Avec Fantaisie allemande, Philippe Claudel (prix Renaudot 2003 pour Les Âmes grises) compose cinq récits qu’un réseau discret de motifs relie en sourdine, et qui sondent la mémoire éclatée de l’Allemagne d’après-guerre. Le lecteur avance à tâtons dans un paysage de ruines et de refoulements : villes réduites à quelques chicots dans la plaine, anciens bourreaux que le temps absout in absentia et laisse mourir de vieillesse, comme selon une forme d’amnistie.

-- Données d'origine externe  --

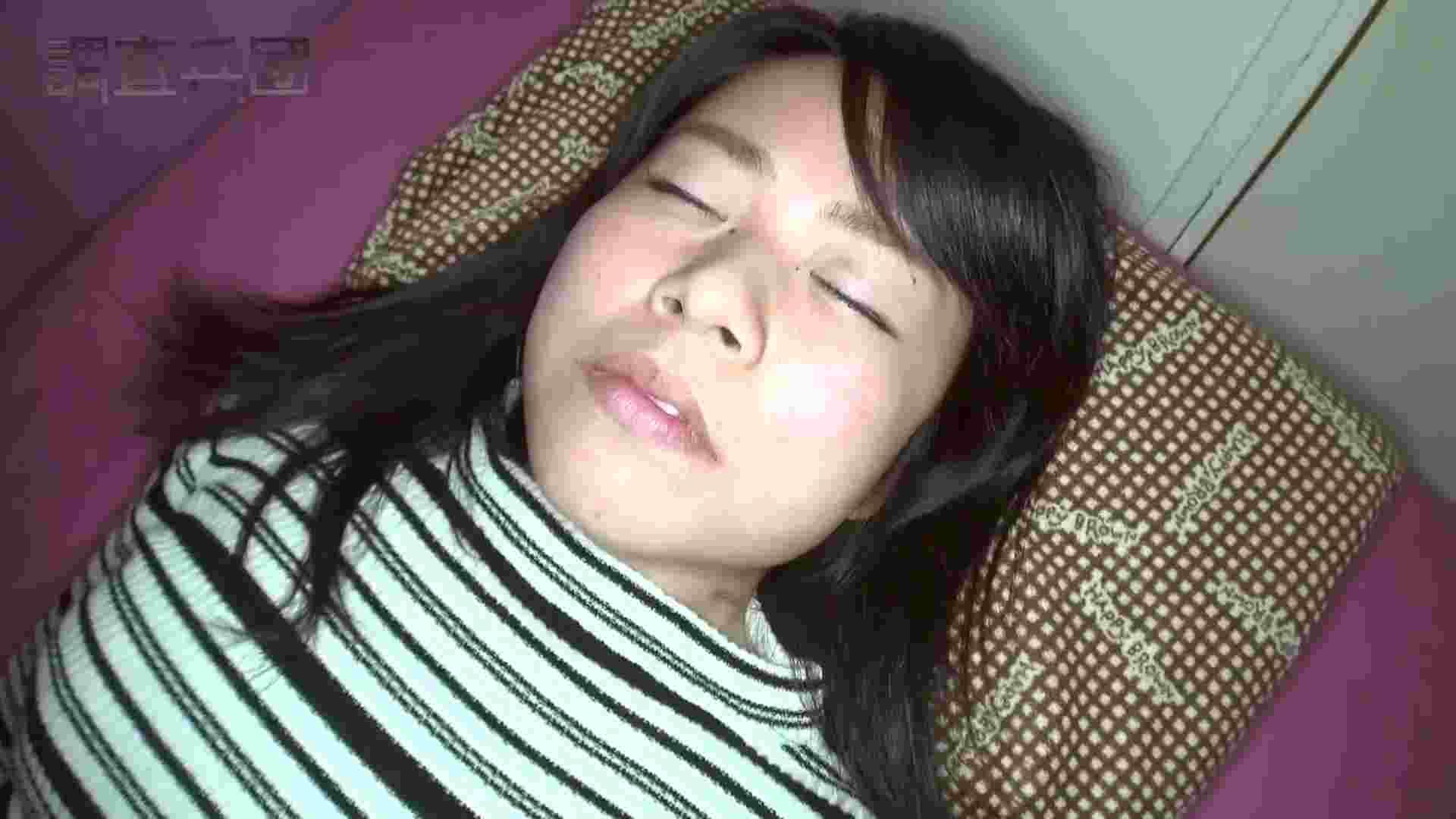 RE:~反撃の悪戯~vol.9 帰国子女の才女・みほ【前編】 巨乳 エロ画像 57画像 17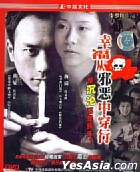 Xing Fu Cong Xie E Zhong Chuan Xing (DVD) (China Version)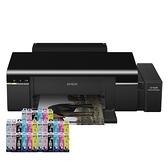 【搭T673原廠墨水六色五組】EPSON L805 六色CD無線原廠商用連續供墨印表機 原廠保固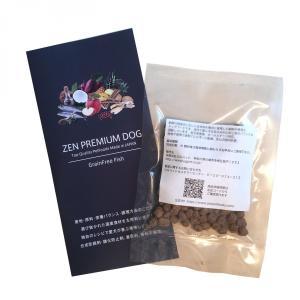 国産ドッグフード UGペット ZEN プレミアムドッグ グレインフリー フィッシュ サンプル(約50g) 穀物不使用 食物アレルギー 全犬種 全年齢対応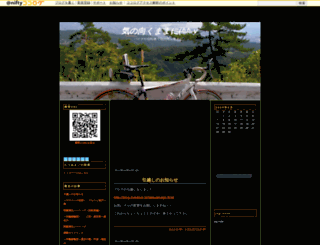 tatsuamago.cocolog-nifty.com screenshot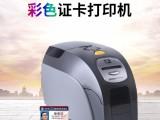 济南总代理供应斑马ZXP series3C 证卡打印机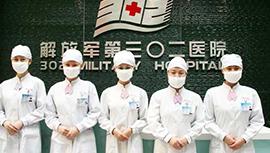 解放军302医院无线网建设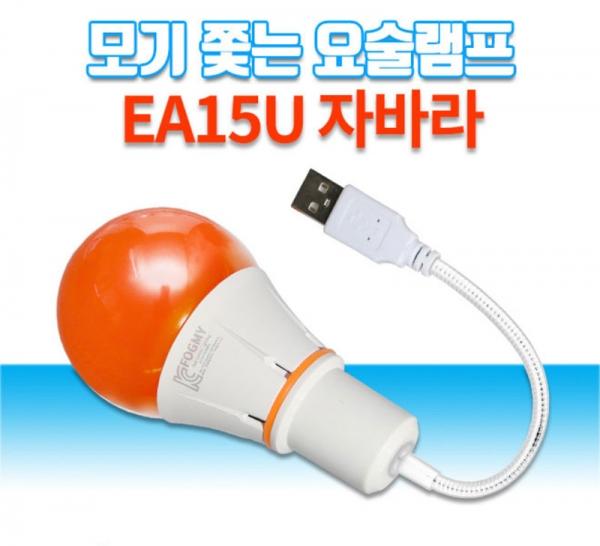 적외선을 이용하는 모기 방역 램프(사진: 해밀라이트)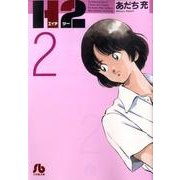 H2〔小学館文庫〕<2>(コミック文庫(青年)) [文庫]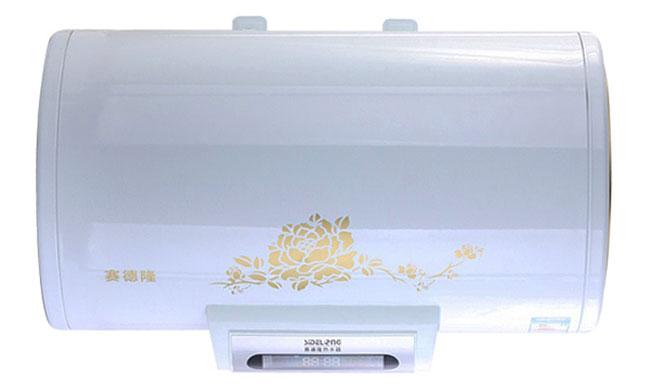 赛德隆(sidelong)50dr08电热水器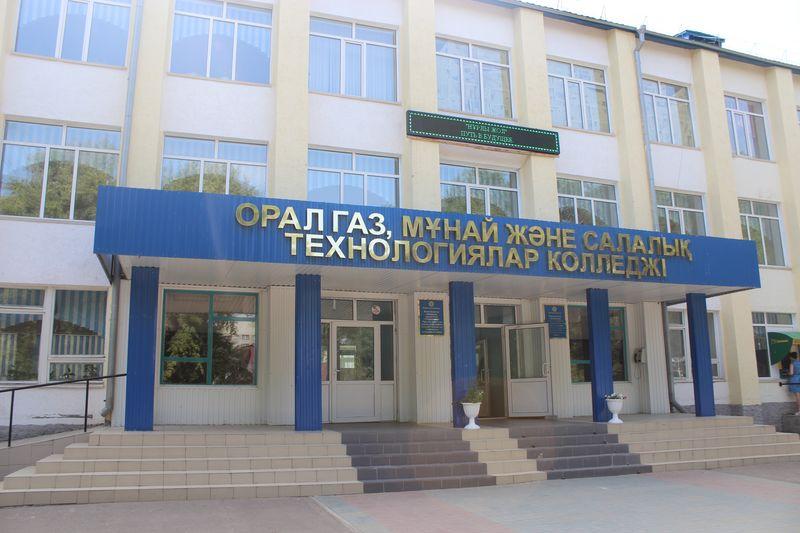 Получить нужную профессию призывает Уральский колледж нефти и газа 1-800x6002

D’une prose sobre, sombre, d’une poésie retenue, l’Allemagne y apparaît presque comme un pays imaginaire situé de l’autre côté du miroir, face nocturne d’une conscience européenne traversée de silences et d’angles morts. Le dispositif fragmentaire m’a particulièrement convaincu, tant il épouse la logique profonde du livre : approcher l’horreur de biais, laisser affleurer ce qui ne peut se dire frontalement.

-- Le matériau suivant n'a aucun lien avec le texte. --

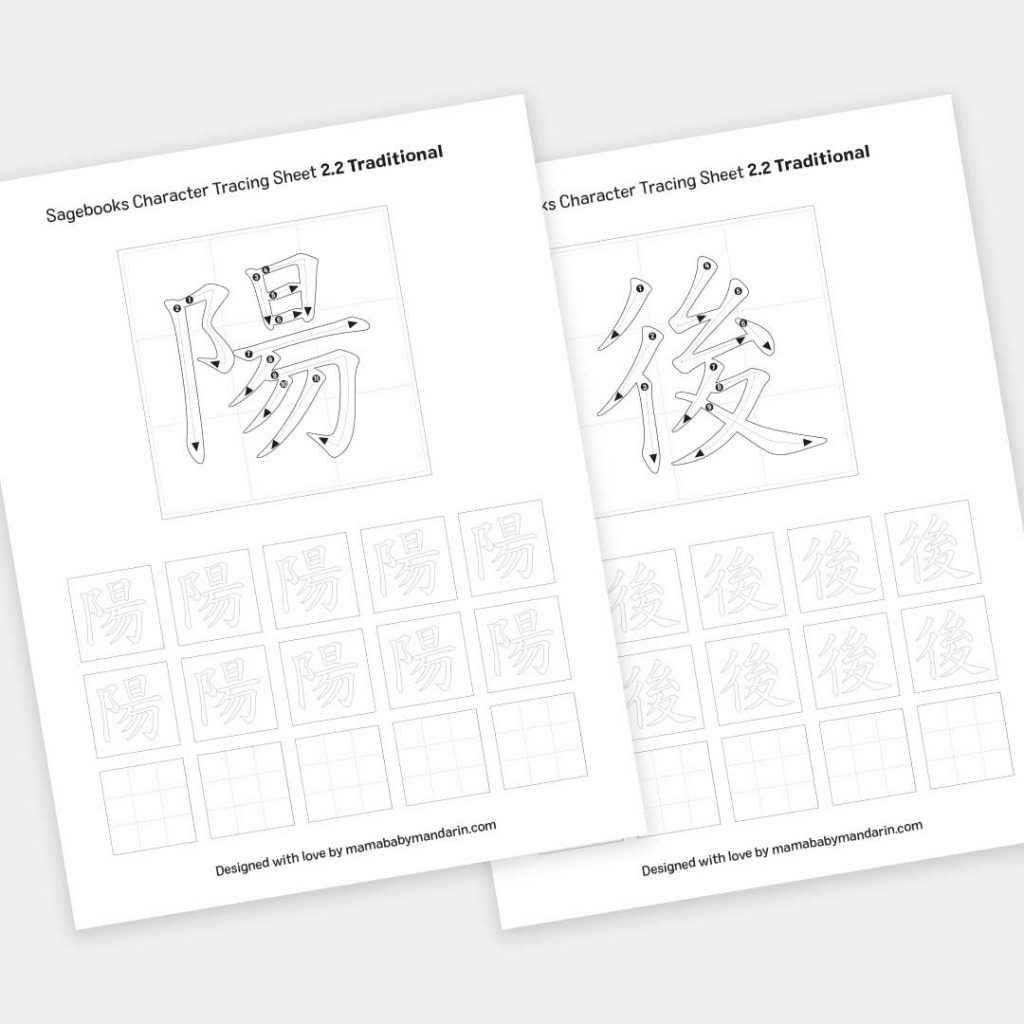 Character Tracing Sheets box 2 book 2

J’ai été sensible à cette retenue, à cette manière de laisser le non-dit travailler le texte. L’écriture cède cependant parfois à une explicitation qui en émousse la puissance de suggestion. J’ai admiré le projet ; il m’a peut-être manqué qu’il aille jusqu’au bout de son vertige, pour que la cartographie du déni se déploie dans toute son ampleur, plus implacable encore.